Further adding to that kitchen table debate would be the huge premium they could expect for their stock: one analyst suggested Rogers would be willing to pay roughly $80 a share – which would value the Audet family stake at $220-million. Split that five or six ways, and you can see why other families have chosen to sell out.

The Audets have resisted entreaties, but continued unity will depend upon the CEO's ability to create – or at least preserve – value. His track record on that front has not been great: His $660-million purchase of a Portuguese cable firm in 2006 was a near-complete wipeout. More recent deals, including last year's purchase of a modest cable system in the U.S. and investments in data services, suggest the company is lacking for focus and strategy.

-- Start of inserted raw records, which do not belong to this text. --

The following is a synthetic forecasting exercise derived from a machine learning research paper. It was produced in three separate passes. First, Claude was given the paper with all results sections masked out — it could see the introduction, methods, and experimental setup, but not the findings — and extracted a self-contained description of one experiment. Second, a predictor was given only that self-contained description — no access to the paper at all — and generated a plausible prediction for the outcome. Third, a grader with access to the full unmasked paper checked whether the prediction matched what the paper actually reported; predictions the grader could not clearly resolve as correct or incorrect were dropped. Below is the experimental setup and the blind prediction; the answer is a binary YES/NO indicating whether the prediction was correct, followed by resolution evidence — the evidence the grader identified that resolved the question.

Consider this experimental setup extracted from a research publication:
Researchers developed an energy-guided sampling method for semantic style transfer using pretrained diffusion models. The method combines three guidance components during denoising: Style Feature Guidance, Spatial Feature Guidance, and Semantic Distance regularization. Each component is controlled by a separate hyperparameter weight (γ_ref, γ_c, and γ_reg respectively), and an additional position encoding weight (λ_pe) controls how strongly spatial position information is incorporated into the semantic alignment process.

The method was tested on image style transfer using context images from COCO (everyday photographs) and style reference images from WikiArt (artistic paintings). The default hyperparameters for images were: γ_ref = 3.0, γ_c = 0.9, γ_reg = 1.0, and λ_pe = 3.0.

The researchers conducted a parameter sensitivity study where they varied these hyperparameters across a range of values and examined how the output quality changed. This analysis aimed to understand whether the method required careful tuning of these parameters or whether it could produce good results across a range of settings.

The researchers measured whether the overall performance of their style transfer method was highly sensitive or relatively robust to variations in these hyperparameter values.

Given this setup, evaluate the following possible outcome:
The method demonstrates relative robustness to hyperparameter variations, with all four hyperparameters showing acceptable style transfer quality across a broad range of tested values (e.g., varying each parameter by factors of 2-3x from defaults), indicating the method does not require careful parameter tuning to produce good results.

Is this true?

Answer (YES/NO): YES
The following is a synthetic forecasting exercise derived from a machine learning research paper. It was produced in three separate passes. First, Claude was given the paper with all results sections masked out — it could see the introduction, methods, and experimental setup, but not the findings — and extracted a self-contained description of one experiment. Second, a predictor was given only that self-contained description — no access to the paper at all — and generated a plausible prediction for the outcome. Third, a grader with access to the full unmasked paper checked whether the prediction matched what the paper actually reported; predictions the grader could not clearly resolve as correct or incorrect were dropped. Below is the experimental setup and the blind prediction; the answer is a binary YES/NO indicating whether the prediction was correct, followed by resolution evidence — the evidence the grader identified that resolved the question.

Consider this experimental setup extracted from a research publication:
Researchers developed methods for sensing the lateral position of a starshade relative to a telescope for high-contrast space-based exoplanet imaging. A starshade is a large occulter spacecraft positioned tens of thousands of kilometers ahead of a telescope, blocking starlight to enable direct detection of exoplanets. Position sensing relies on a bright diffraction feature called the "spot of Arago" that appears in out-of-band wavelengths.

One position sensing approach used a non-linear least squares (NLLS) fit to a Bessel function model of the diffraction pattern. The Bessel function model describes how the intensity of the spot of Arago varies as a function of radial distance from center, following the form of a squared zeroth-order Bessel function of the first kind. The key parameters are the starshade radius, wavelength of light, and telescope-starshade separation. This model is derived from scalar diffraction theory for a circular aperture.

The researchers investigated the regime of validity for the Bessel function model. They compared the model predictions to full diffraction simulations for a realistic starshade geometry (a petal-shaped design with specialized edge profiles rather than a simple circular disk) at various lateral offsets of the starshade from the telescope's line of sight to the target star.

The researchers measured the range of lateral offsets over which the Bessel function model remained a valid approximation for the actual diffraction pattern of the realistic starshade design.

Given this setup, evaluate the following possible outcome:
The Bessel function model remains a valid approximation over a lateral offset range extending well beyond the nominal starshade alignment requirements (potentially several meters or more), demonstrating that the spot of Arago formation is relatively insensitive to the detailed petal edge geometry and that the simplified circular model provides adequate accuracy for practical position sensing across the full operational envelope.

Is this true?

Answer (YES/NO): NO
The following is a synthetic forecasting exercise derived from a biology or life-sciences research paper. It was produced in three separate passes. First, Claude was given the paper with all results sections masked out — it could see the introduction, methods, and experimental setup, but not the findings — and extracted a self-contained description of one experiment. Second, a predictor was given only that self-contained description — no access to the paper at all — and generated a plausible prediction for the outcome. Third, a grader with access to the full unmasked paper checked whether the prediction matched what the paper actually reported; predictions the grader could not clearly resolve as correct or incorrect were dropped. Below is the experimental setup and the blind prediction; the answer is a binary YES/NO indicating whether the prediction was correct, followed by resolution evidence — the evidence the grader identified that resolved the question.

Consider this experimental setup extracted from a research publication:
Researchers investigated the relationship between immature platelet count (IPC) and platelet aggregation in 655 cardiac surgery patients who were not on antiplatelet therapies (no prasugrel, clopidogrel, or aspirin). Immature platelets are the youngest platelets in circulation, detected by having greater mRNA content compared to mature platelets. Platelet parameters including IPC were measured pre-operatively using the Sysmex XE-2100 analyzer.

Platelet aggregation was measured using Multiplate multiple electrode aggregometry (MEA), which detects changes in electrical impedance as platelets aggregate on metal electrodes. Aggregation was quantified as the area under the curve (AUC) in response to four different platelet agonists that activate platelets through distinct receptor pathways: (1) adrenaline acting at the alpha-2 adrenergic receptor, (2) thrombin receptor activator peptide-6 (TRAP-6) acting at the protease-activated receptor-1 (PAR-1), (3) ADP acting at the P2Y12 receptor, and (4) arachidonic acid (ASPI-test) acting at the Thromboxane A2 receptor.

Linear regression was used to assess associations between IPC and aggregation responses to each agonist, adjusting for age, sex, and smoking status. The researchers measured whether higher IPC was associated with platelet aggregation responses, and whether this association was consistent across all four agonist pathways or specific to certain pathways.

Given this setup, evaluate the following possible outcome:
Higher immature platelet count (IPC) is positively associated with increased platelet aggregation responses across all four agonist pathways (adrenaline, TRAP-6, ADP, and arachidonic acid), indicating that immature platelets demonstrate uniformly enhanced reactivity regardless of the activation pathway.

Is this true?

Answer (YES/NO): NO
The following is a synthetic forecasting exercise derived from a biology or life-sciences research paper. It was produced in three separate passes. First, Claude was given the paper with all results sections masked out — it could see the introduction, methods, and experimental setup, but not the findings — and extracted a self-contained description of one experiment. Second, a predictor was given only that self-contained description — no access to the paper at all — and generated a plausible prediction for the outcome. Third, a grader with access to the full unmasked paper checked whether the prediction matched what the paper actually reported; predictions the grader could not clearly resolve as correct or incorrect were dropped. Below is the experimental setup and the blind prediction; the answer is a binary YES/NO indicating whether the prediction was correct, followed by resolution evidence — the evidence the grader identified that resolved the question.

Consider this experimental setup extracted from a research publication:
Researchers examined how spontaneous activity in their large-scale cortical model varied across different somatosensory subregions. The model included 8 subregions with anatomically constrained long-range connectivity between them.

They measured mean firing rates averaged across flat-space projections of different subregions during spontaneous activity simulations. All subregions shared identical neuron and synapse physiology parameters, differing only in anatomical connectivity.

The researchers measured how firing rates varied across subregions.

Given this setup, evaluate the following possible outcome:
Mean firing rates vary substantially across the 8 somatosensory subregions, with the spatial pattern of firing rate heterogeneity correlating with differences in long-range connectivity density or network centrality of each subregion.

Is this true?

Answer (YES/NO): NO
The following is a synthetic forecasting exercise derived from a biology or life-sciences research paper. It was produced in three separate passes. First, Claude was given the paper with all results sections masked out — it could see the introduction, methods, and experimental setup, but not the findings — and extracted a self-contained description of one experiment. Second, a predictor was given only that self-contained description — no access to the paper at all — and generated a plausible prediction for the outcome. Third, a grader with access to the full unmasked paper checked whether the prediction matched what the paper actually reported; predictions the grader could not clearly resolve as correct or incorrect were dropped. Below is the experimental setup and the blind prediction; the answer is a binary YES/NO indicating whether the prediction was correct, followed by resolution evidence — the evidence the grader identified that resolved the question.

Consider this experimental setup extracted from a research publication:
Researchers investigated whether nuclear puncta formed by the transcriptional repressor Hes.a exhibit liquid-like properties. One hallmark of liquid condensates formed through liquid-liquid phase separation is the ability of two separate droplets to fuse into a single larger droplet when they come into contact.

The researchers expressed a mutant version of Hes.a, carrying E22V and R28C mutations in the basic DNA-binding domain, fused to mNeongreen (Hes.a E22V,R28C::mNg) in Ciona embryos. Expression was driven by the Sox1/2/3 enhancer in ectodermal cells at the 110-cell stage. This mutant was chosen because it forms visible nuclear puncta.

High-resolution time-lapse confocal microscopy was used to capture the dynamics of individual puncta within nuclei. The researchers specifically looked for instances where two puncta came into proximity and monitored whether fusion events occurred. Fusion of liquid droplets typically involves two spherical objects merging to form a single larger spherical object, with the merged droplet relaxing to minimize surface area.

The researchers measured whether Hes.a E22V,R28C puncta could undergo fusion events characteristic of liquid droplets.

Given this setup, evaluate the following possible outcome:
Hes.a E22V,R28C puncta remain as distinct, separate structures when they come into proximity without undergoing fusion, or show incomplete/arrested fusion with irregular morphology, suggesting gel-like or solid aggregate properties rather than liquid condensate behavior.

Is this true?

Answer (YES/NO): NO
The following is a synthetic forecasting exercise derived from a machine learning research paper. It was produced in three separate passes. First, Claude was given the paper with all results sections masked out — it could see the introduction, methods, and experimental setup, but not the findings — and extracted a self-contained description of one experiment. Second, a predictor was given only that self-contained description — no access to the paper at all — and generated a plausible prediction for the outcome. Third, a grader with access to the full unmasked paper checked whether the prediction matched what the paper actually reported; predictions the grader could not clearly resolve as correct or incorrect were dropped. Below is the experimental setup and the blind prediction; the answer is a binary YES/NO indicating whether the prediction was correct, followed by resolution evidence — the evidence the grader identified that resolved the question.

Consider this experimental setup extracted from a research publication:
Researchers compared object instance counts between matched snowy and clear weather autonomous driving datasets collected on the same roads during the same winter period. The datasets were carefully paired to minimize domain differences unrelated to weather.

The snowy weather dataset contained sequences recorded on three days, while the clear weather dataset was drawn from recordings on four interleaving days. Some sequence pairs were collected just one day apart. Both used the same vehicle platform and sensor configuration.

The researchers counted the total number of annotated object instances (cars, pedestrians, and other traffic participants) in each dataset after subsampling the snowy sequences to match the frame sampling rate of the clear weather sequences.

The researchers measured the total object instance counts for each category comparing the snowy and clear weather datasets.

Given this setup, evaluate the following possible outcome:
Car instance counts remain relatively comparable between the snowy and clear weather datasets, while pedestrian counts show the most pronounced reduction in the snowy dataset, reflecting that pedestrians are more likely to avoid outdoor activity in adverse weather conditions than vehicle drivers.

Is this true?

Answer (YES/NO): NO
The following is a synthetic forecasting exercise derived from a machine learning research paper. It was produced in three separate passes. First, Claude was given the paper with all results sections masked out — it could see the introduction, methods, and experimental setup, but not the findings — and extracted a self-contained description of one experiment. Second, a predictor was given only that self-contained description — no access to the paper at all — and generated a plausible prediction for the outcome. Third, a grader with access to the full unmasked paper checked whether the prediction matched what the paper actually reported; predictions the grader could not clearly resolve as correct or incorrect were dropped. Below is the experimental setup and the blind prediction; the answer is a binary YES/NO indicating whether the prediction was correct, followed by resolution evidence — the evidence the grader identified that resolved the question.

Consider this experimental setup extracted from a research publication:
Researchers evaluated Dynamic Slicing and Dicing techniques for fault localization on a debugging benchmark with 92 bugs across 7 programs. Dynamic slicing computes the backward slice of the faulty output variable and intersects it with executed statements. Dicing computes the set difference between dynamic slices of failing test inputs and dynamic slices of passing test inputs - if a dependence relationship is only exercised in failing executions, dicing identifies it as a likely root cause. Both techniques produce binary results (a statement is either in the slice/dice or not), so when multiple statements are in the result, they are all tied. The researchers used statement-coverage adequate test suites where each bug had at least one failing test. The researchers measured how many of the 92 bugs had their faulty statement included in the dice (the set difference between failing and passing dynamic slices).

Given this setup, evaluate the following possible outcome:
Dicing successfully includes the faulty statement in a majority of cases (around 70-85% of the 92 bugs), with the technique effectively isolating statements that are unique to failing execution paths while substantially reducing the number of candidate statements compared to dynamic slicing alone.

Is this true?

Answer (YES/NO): NO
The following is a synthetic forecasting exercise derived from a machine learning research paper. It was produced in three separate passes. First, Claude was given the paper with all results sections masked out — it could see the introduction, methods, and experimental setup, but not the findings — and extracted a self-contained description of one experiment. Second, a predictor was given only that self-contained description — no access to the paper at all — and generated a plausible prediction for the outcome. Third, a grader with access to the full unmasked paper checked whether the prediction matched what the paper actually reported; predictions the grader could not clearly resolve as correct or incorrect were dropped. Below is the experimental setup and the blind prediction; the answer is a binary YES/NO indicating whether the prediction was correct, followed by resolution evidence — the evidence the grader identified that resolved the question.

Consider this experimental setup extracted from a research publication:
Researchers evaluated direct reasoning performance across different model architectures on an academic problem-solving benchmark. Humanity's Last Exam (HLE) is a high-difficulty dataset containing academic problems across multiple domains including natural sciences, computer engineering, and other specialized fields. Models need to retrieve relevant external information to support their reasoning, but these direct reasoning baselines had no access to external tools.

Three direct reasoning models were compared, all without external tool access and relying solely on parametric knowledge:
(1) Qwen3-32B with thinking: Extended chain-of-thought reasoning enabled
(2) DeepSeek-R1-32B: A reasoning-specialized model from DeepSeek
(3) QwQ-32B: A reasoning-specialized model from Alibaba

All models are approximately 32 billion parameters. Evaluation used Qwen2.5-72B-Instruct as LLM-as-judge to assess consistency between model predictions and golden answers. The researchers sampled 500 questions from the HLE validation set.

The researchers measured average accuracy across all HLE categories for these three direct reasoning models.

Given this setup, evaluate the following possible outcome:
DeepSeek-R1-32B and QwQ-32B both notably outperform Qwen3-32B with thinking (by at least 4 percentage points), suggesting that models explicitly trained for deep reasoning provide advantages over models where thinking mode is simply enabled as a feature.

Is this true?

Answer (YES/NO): NO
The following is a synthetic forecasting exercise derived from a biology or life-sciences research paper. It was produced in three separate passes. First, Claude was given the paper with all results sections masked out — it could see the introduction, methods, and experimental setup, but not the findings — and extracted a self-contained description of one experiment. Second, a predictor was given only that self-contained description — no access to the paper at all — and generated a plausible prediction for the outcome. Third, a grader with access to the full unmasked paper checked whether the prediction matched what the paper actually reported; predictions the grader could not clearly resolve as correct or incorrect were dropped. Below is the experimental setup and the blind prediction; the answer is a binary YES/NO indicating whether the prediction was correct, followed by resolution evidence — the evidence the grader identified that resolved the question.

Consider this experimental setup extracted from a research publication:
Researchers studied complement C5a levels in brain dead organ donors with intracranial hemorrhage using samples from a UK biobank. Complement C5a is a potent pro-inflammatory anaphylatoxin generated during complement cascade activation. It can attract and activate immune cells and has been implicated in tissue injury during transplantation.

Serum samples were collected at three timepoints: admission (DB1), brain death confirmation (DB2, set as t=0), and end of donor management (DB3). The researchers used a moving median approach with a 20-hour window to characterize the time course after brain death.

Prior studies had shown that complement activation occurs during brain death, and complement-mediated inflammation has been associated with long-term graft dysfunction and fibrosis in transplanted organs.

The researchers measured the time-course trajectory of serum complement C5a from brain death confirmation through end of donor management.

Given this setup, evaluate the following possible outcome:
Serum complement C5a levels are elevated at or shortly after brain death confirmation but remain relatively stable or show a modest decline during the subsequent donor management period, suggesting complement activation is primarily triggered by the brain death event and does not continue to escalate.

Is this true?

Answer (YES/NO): NO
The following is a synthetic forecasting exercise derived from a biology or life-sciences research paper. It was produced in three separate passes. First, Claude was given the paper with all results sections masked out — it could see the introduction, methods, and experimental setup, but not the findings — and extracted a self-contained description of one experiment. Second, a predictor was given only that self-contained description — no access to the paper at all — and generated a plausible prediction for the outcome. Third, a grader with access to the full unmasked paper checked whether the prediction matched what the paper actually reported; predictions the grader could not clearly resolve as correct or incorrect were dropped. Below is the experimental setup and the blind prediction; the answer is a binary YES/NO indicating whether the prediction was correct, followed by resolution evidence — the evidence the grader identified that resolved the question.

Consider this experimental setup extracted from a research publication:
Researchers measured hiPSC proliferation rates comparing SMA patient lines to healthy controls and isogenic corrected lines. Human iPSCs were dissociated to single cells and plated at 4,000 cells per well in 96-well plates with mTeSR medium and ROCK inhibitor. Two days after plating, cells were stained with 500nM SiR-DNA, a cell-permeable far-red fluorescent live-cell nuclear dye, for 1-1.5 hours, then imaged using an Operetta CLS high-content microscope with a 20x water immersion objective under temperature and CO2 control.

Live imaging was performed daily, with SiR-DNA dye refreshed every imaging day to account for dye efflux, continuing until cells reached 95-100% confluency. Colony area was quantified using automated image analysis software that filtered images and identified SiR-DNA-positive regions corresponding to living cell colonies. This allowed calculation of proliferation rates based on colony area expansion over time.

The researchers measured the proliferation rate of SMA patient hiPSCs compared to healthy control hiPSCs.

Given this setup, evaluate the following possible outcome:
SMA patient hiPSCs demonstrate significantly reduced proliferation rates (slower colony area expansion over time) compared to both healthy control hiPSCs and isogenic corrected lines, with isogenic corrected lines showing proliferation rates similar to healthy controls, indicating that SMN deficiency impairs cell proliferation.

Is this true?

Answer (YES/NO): NO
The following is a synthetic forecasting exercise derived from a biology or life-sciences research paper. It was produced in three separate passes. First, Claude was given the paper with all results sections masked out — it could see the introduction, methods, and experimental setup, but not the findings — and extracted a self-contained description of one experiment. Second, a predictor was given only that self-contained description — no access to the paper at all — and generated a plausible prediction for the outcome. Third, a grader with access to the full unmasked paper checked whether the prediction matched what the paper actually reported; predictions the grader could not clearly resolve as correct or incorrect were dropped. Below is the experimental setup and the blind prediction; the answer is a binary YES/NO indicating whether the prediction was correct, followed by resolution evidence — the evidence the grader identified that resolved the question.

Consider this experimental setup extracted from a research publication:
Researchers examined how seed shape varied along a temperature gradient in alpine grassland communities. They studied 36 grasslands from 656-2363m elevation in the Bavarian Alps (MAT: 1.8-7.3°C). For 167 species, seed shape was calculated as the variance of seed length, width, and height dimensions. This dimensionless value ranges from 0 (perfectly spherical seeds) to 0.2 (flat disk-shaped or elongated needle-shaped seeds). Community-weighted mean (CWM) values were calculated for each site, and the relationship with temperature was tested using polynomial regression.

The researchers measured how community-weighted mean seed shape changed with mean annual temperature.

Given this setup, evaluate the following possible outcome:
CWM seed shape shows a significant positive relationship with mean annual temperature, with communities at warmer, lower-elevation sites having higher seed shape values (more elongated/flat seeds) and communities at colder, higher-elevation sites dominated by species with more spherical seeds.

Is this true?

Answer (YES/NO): NO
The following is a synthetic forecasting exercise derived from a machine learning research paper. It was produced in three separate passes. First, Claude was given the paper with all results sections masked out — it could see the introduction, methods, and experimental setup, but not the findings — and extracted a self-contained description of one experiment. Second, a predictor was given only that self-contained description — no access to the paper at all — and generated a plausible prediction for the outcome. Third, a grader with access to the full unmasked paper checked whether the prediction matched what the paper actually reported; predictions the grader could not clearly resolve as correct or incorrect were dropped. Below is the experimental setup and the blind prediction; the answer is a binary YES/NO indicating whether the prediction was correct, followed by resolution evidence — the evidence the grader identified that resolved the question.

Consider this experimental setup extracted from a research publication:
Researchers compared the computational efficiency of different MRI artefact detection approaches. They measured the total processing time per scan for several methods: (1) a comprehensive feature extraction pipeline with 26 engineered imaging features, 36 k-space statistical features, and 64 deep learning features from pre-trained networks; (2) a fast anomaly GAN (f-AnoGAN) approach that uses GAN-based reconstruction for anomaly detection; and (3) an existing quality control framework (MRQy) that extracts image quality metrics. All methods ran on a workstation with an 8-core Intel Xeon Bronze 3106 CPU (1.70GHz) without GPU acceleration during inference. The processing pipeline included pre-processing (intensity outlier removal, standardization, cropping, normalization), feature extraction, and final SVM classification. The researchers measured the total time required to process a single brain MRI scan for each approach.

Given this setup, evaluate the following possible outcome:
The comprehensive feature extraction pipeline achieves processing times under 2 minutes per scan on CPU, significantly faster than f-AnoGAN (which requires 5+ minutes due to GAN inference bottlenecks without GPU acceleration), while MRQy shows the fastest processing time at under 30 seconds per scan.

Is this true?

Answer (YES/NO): NO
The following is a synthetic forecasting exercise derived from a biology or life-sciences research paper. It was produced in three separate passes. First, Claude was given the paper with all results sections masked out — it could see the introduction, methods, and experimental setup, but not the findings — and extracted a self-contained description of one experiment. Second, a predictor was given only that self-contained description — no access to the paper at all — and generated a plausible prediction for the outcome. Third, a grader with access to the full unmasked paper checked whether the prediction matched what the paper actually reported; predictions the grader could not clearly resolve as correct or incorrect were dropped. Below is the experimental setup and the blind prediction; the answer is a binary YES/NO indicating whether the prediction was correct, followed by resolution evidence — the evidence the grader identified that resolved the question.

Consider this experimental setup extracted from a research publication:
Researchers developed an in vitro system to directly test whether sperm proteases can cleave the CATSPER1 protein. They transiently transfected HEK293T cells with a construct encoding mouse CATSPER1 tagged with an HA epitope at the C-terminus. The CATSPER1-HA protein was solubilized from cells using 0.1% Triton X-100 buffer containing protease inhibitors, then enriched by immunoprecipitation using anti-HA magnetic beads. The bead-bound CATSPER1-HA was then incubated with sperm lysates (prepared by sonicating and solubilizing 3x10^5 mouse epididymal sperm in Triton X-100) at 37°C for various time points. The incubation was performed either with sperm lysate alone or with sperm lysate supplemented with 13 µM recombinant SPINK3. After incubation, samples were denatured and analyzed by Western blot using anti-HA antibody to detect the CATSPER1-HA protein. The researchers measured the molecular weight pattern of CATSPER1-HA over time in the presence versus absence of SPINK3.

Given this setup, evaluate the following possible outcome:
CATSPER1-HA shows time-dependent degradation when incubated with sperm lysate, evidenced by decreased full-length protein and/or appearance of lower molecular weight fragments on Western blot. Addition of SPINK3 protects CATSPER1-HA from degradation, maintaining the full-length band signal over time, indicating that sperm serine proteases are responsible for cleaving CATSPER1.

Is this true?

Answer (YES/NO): YES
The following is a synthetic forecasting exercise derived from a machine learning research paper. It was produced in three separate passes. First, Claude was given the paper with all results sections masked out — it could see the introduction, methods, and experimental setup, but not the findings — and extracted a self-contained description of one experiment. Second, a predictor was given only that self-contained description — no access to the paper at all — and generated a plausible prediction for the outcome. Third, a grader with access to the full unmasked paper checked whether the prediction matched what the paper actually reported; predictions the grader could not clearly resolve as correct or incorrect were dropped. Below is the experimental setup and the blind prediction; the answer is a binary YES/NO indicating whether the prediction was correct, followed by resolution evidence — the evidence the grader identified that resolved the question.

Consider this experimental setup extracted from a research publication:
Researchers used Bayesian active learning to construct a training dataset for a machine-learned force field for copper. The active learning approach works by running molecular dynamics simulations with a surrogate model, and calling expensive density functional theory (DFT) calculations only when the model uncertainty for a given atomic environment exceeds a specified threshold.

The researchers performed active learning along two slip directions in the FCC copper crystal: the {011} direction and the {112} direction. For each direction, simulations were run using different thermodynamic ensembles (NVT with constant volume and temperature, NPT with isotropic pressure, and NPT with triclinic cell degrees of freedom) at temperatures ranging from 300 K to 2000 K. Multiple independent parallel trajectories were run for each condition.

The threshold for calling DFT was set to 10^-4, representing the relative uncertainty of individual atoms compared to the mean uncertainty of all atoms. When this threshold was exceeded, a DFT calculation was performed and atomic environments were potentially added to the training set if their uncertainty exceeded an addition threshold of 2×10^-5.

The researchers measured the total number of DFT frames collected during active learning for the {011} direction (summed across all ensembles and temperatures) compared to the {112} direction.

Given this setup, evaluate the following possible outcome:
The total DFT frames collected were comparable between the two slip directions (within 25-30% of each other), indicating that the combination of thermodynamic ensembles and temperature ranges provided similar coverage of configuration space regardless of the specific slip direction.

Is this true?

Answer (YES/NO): NO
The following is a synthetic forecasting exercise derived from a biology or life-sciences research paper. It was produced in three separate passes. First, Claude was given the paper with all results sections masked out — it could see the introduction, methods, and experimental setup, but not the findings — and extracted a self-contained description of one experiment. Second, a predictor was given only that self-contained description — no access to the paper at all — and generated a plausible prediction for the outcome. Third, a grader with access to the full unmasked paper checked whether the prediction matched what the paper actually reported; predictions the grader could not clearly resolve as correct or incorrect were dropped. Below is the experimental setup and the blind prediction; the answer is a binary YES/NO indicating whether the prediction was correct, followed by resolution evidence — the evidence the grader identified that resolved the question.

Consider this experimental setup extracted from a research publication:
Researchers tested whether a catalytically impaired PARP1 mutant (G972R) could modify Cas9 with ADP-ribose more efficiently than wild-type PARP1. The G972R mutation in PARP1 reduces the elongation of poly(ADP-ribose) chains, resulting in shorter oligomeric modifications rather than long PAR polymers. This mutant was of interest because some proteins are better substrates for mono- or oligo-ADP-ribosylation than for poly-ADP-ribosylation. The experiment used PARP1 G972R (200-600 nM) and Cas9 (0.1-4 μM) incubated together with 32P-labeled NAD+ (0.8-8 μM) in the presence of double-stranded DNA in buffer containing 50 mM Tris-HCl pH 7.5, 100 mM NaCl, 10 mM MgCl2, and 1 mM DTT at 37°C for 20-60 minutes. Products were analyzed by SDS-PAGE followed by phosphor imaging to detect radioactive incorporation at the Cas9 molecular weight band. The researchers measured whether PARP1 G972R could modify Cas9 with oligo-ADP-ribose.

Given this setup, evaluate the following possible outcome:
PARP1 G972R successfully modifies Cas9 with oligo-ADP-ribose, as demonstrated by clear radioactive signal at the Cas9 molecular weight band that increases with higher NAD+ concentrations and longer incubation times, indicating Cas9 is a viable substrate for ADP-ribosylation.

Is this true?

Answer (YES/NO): NO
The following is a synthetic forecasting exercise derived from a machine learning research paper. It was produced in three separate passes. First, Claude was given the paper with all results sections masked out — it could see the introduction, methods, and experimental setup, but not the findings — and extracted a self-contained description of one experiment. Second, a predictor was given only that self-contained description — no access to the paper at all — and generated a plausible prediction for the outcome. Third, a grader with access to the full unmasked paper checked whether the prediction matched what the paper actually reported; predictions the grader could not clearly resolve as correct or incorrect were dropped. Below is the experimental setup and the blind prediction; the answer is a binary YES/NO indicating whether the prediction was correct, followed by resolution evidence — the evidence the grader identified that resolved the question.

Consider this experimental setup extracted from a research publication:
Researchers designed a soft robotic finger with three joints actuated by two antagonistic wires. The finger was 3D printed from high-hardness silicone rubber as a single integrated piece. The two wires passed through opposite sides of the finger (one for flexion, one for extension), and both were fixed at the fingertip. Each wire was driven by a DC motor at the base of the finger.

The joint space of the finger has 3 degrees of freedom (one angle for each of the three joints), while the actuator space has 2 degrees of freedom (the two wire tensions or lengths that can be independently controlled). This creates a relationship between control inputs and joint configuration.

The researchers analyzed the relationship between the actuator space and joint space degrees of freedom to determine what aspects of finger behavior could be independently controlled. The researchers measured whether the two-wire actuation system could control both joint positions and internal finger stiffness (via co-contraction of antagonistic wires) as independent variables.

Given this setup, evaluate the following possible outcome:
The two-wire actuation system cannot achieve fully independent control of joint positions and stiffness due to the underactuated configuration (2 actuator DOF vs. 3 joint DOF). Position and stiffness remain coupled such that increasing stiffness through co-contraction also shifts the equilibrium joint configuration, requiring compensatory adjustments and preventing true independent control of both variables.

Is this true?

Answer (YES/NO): NO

That's where the Rogers transaction comes into consideration. Cogeco's golden goose for years has been its cable operations in Ontario, and particularly those in the growing, affluent communities of Oakville, Burlington and Milton. Until now, it has had those markets to itself. But in the late 2000s, Rogers sought and received regulatory approval to expand there, as well as in Aurora, Ont.. The owner of a private cable company in Aurora got the hint and quickly sold out to Rogers, while Cogeco held firm.

Make no mistake: Rogers has a massive strategic interest in locking up all of Southern Ontario. It would gain huge synergies in everything from marketing to operations and be able to more effectively compete with archrival Bell for "quadruple play" customers – those with broadcast-TV, Internet, telephone and wireless accounts.

Now, with Rogers owning cable markets on all three sides of those Hamilton-to-Toronto communities in the Cogeco portfolio – which together represent an estimated 20 to 25 per cent of Cogeco's total customer base in Canada – don't be surprised to see Rogers offer a fresh set of choices to the Audets: sell out for a princely sum and create value for everyone – or risk a value-destroying dogfight for customers.

For now Rogers says moving into Cogeco territory is not part of its business plan. But it's just a matter of time before it will be. Before that happens, Cogeco shareholders can only hope the CEO sees the same value-creation opportunity that they do, and starts negotiating.